These words led to the drafting of a statement presenting to the world the colonies’ case for independence. Members of the committee included John Adams of Massachusetts, Roger Sherman of Connecticut, Benjamin Franklin of Pennsylvania, Robert R. Livingston of New York and Thomas Jefferson of Virginia. The drafting of the actual document — The Declaration of Independence — was given to Jefferson.
On July 1, 1776, the Continental Congress reconvened, and on the following day, the resolution for independence was adopted by 12 of the 13 colonies. The process of revision continued through all of July 3 and into the late afternoon of July 4, when the Declaration was officially adopted. Today, the original copy of the Declaration is housed in the National Archives in Washington, D.C.

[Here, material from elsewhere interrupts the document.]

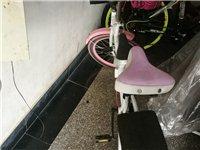 可折叠带两个宝宝自行车。原价800多买的,9成新,现450。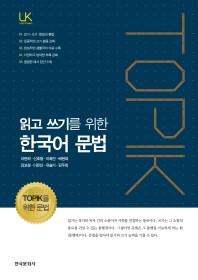 읽고 쓰기를 위한 한국어 문법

From 1776 to the present day, July 4th has been celebrated as the birth of American independence. The tradition of it being a patriotic celebration became even more widespread after the War of 1812, in which the United States again faced Great Britain. In 1870, the U.S. Congress made July 4th an unpaid federal holiday. It became a paid federal holiday in 1938.
Independence Day Trivia
- Only John Hancock actually signed the Declaration of Independence on July 4, 1776. All the others signed later.
- The Declaration of Independence was signed by 56 men from 13 colonies. Each could have been tried for treason had the revolution failed, losing their lives and their family property.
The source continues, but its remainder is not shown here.